Road Blocks in Chiapas

Road blocks in Chiapas are a political means to demand funding from the federal government. Today November 6th, 2018 my bus ride from Salina Cruz to Tuxtla Gutierrez was twice threatened by such road blocks. As soon as we were in the bus a representative from the bus company OCC informed us that eventually near of Juchitan de Zaragoza a road block will be organized. Worst case the bus would drive back to Salina Cruz and your bus ticket gets refunded.

We made it to Juchitan without any incidence. So much luck you can have. Nearby of Tuxtla Gutierrez several road blocks were raised and one of them was in Campestre where we would have passed. We than took a 1 hour detour across small villages. The one thing to know in Mexico is that every 20 meters there is a speed bump in small villages and if the village is not that small it takes some time to get through with a weight of 12 tons.

Depending on the community specific funding is requested. In some cases the street conditions in this community are so deplorable that they block the road. In today’s case the Sindicato Nacional de Trabajadores de la Educación asks the federal government to reconstruct schools destroyed during an earthquake on September 2017. When I drove to the bus station the taxi driver told me that the current president of Mexico Enrique Peña Nieto and the governor of Chiapas Manuel Velasco Coello are perceived as being the most corrupt politicians in Mexico’s history. What annoys the mexicans the most is that specially in the health and education sector the government is failing it’s duty towards the population.

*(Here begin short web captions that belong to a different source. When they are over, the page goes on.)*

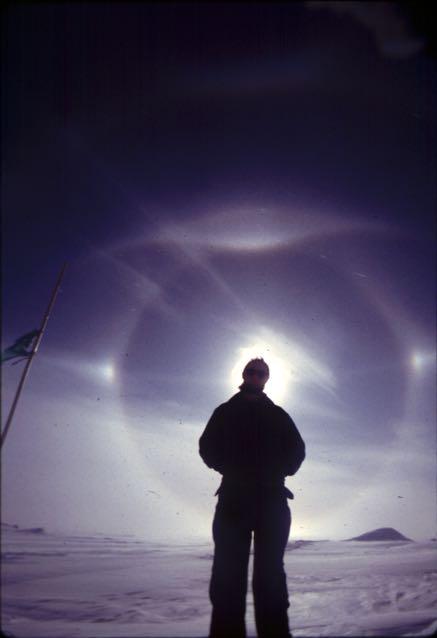 Sun Dogs and Halos Ice crystals floating in the air can reflect and refract sunlight (like a rainbow).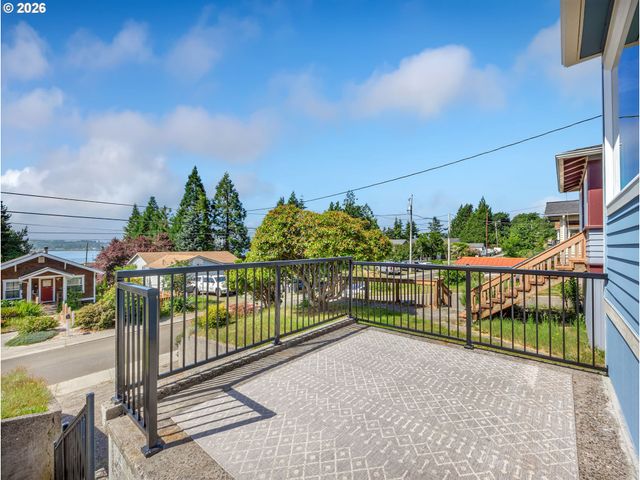 1227 ALAMEDA Ave, Astoria, OR 97103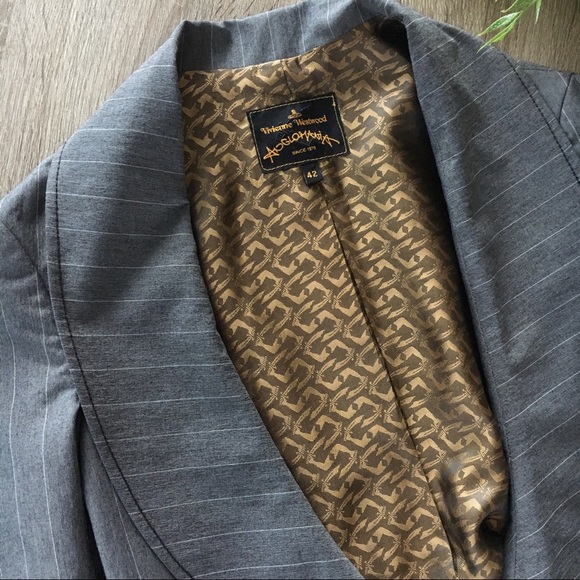 Vivienne Westwood pinstriped gray cropped blazer 6 - Picture 4 of 8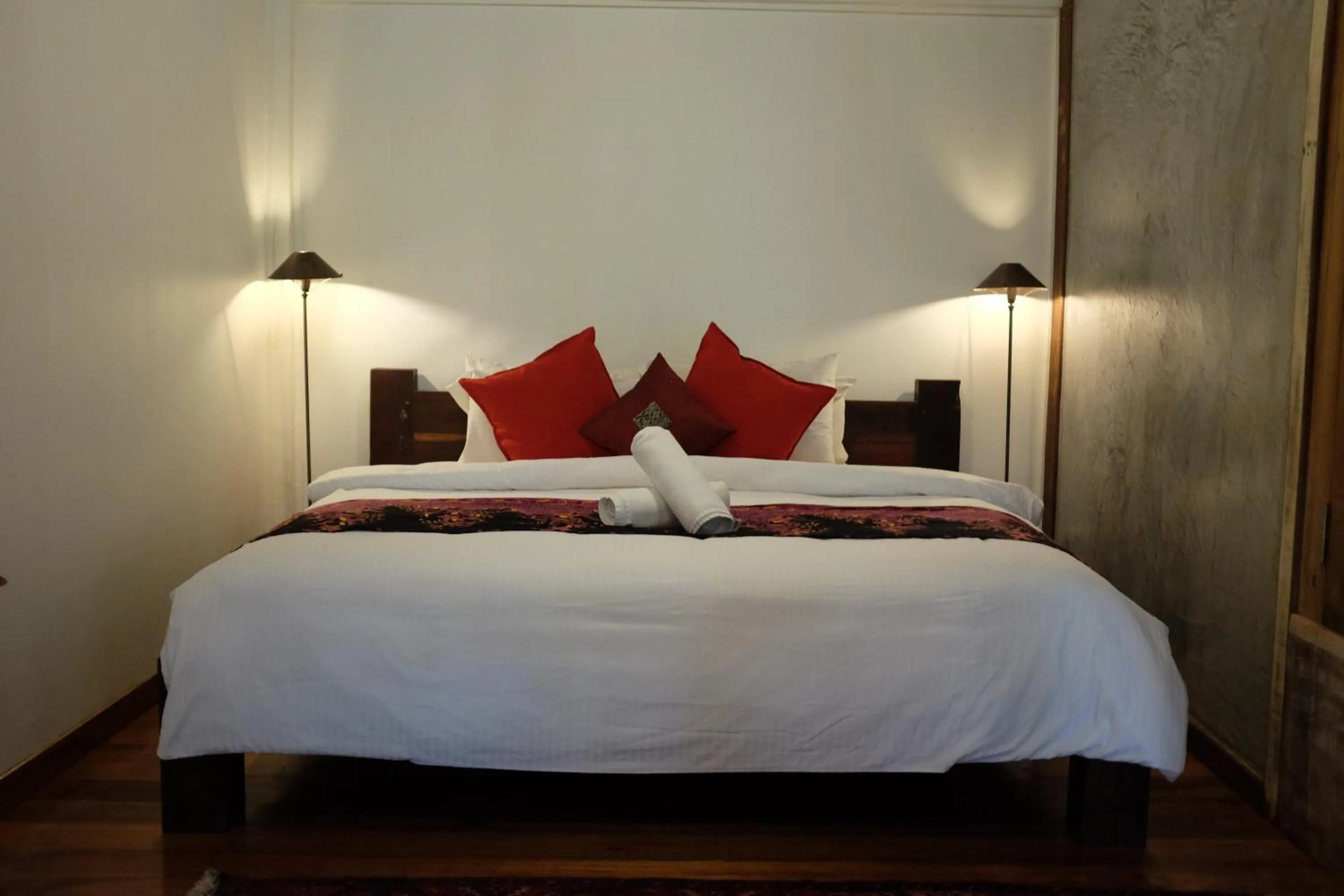 Bed in Panji Panji Tropical Wooden Home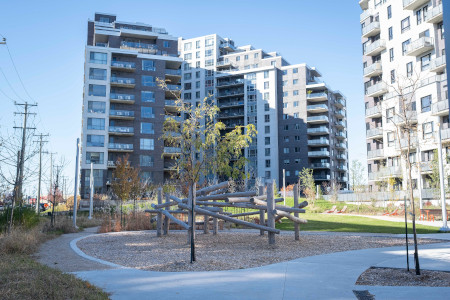 LaSalle Taishan Park inauguration, calligraphy design by Ngan Siu Mui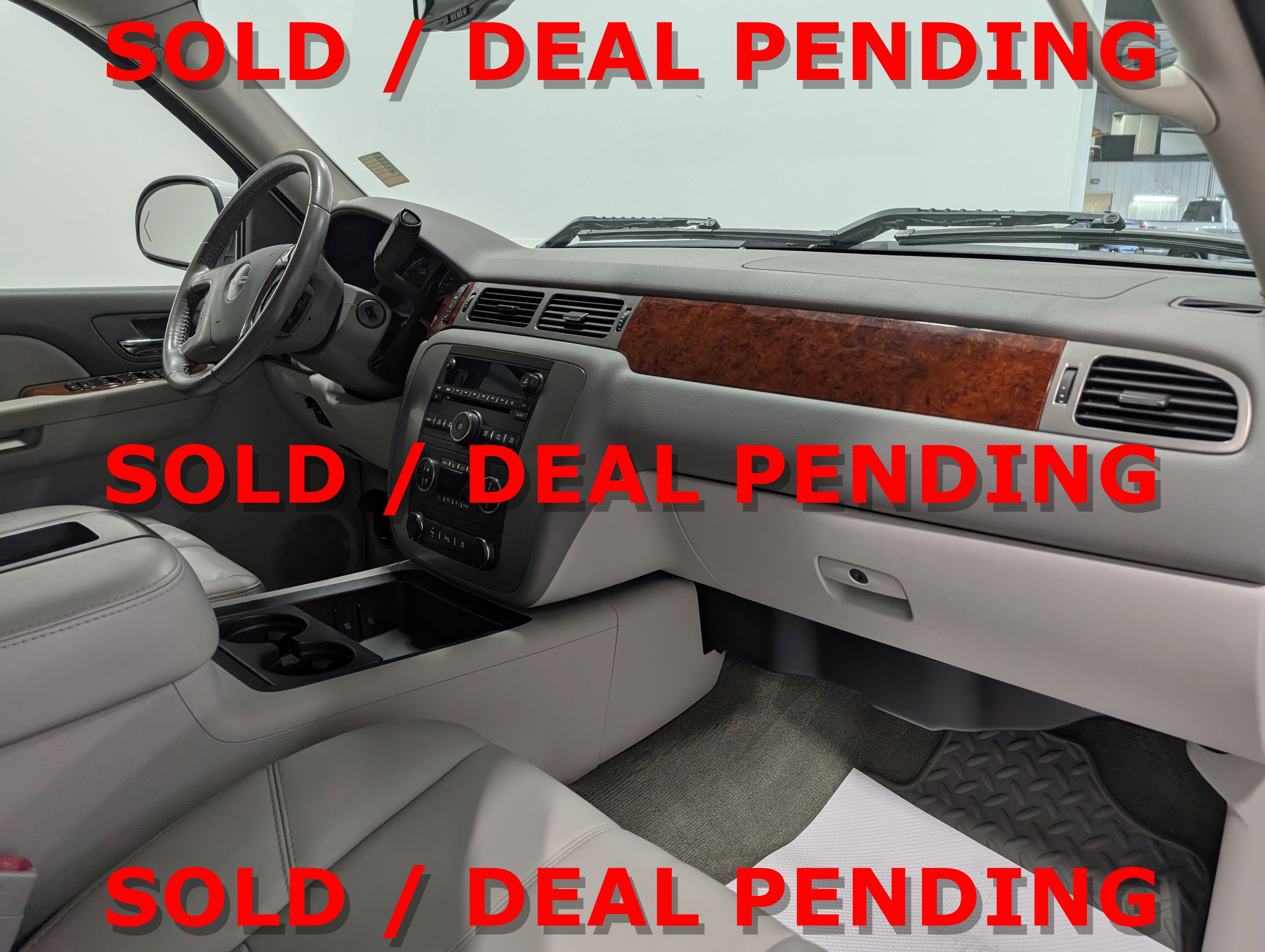 Used 2009 GMC Sierra 2500 SLT w/ SLT Convenience Package image 22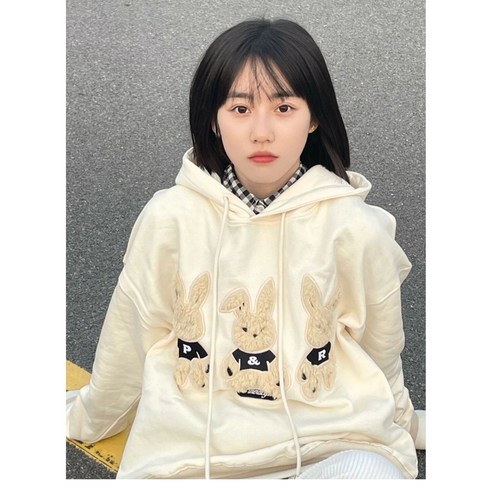 오버핏 기모 맨투맨 겨울 가을 루즈핏 라운드 레터링 도톰 제이플로우 오버핏 기모 맨투맨 겨울 가을 루즈핏 라운드 레터링 도톰 제이플로우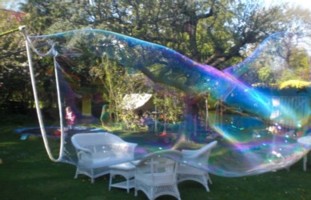 Seifenblasen Riesenseifenblasen Riesen-Seifenblasen Seifenblasenzauber Eckernförde Gettrof
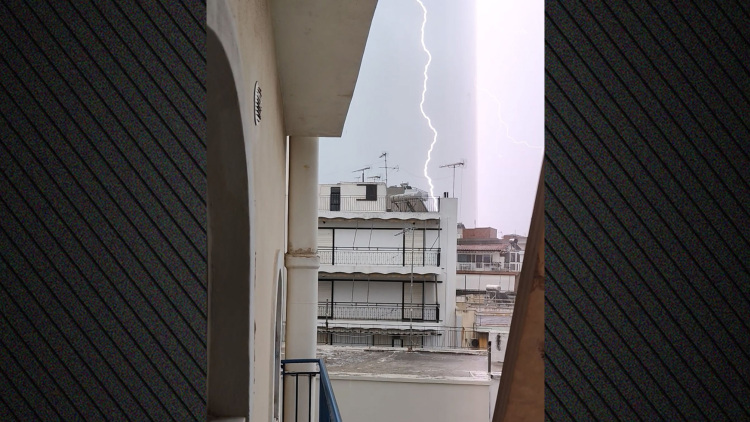 Κακοκαιρία στην Αττική: Πάνω από 1000 κεραυνοί και αστραπές σε λιγότερο από 2 ώρες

123 school are uncompleted. Promised funds not payed. So on November 5th the SNTE started it’s road blocks and you might not believe it, it goes exactly through where I’d like to go. Tomorrow I’ll be visiting the Cañon del Sumidero, Chiapa de Corzo and San Cristobal de las Casas. At San Cristobal a road block is expected. SNTE made it clear that there is a starting day but not an ending one. The day after tomorrow I’ll be heading towards Palenque and again teachers in Ocosingo will be on the road.

As this is all politically driven Nieto enacted a public education reform which restrict powers of the teachers and centralize the process of hiring, evaluating and promoting teachers. Apparently wages were spend for non existent ‘Ghost-Teachers’. It seems that both sides have their fair share of corruption allegations.

Understanding this goes certainly beyond a central european mind but my next days will be fullfilled with a lot of patience. It is also somehow odd that they don’t go on a statewide strike. Seems that no one really would worry about that but paralyze traffic seems to trigger the necessary public pain.